## [DESCRIÇÃO DO PROBLEMA]
Indique, com base no trecho selecionado, em que país e em que década a expressão "esquerda caviar" já era usada pelos detratores de Miterrand.

## [TRECHO SELECIONADO]
---*---

A esquerda caviar e o pobre conservador
O oposto à esquerda caviar não seria uma direita mortadela ou uma direita rapadura, mas sim o conservador astuto, pobre de espírito, aquele que contribui para que o menos favorecido aceite a pobreza de si próprio e legitime a riqueza de outrem
César Zanin*
Esquerda caviar é o apodo usado hoje no Brasil para designar quem faz parte das classes mais favorecidas da sociedade e defende o socialismo ou mesmo o progressismo, em oposição ao capitalismo neoliberal ou simplesmente ao conservadorismo.
Muita gente pensa que a expressão foi inventada por algum colunista da Veja, mas já nos anos 80 era usada pelos detratores de Miterrand na França.
Podemos encontrar equivalentes em outras línguas também, o conceito remonta à primeira metade do século XX, talvez até mesmo à segunda metade do XIX.

---*---

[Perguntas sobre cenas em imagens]
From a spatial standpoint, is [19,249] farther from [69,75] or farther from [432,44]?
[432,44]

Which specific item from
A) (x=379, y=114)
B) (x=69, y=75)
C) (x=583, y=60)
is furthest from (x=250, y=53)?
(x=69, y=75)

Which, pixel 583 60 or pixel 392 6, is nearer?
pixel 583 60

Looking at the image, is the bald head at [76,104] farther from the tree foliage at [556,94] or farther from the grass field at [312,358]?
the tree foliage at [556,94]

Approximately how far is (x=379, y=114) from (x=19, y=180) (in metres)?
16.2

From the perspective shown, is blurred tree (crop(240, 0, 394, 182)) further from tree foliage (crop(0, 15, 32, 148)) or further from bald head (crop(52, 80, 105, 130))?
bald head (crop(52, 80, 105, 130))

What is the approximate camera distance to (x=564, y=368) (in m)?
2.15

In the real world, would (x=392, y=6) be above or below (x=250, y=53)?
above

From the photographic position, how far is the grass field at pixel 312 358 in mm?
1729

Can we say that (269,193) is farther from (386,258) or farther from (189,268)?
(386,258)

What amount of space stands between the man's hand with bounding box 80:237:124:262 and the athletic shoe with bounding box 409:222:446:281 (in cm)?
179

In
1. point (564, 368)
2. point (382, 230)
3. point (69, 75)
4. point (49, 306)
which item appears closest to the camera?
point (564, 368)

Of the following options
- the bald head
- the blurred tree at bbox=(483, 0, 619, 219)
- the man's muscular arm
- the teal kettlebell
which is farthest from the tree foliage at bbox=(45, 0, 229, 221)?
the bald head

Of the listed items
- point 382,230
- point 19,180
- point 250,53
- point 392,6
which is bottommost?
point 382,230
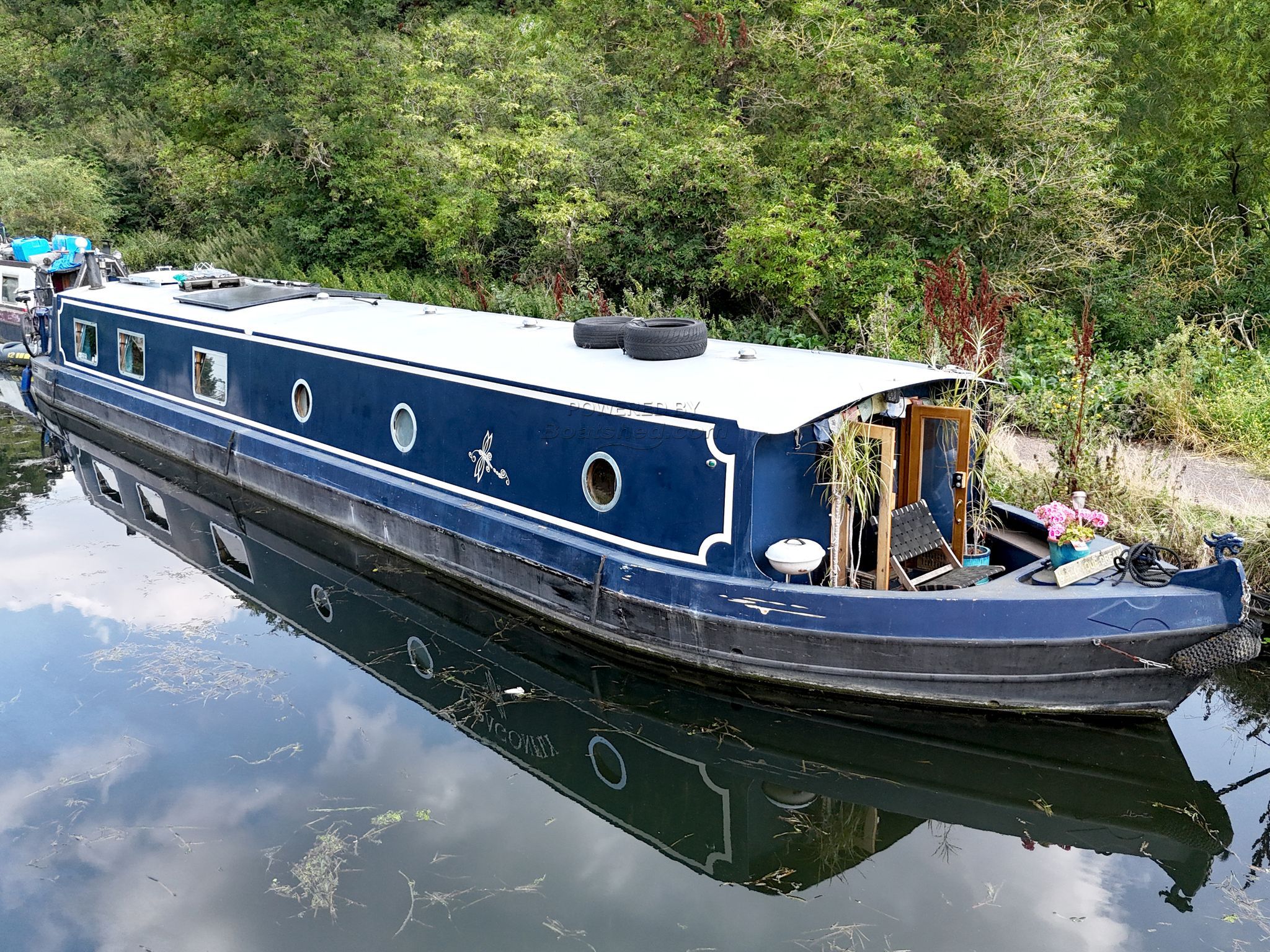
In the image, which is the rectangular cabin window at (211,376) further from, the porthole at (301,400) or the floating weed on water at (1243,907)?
the floating weed on water at (1243,907)

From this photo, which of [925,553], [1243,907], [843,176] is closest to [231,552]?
[925,553]

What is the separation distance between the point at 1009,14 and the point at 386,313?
9.56 m

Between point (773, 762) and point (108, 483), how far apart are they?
795 centimetres

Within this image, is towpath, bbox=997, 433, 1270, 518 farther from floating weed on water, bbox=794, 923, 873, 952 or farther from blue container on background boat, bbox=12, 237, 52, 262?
blue container on background boat, bbox=12, 237, 52, 262

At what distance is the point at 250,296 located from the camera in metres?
10.1

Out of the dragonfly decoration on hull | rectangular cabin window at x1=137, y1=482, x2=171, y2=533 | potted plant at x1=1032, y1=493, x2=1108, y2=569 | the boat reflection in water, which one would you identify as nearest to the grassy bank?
potted plant at x1=1032, y1=493, x2=1108, y2=569

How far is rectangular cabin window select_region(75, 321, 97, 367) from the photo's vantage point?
1166 centimetres

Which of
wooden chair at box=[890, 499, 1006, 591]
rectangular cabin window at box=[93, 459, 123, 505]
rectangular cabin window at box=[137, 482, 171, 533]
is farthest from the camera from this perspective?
rectangular cabin window at box=[93, 459, 123, 505]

---*---

## [EXERCÍCIO RESOLVIDO]
Na França, nos anos 80.